Publication information

Star of the Magi
Source type: magazine
Document type: editorial
Document title: none
Author(s): anonymous
Date of publication: 1 October 1901
Volume number: 2
Issue number: 12
Pagination: 16

[untitled]. Star of the Magi 1 Oct. 1901 v2n12: p. 16.
full text
anarchism (personal response); atheism; Johann Most; McKinley assassination (religious response).
Named persons
Emma Goldman; Karl Marx; William McKinley; Johann Most.

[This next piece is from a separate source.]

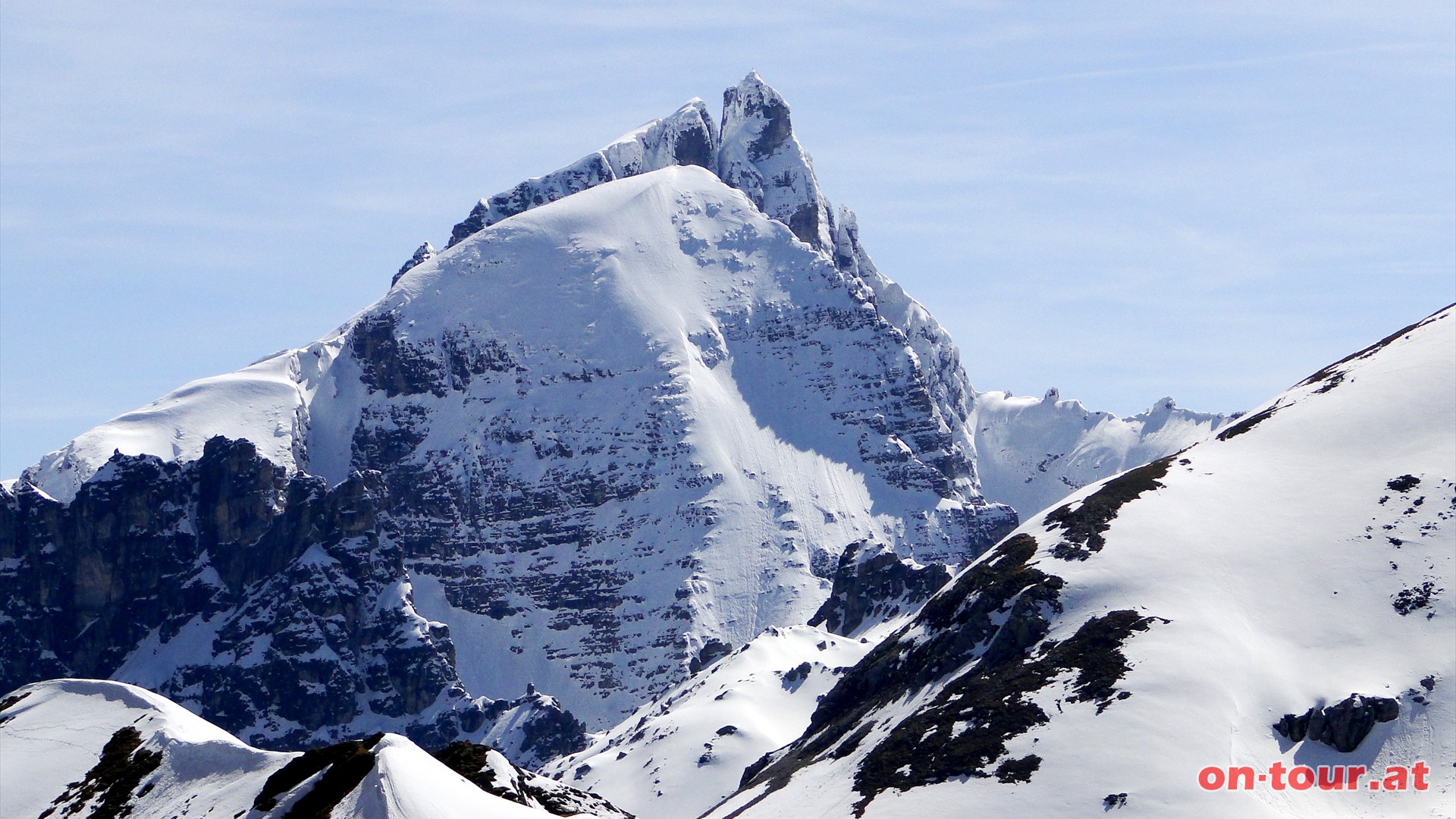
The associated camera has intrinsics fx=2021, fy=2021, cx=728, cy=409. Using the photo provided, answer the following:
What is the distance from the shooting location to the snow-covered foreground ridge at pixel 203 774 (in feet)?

     IN an editorial on anarchism and atheism, the Chicago Tribune well says that anarchists are always atheists. Their fundamental proposition that there is no rightful government begins with the assertion that there is no God. If there is no God there is no moral government of the world, and in the general chaos it is every man for himself. If anarchy has any logic, anything beside its brutal hatreds, that is it.
     When that typical Anarchist, the unsavory Johann Most, was in Chicago, in a meeting of anarchists, speaking freely in German, he declared that the first thing they as anarchists had to do was to “destroy every altar, to extinguish every religion, to tear God down from the heavens.” What right, he said, would any man have to govern other men unless God gave him that right? “Down with God.” In this Most was only a rabid echo of Karl Marx. The assassin of President McKinley, like Emma Goldman, has been blatant in protesting his atheism, declaring that there is no God, that he has “no use for God.”
     It is a remarkable fact, and one that will not soon be forgotten, that just when the assassin imagined he was doing something to usher in the new social condition, in which there would be neither God nor government of any sort, there came from the heart of the President such an acknowledgment of God as had the effect to waken in the hearts of all the people such a sense of the relation of God to human affairs as had never before in our history found more impressive utterance.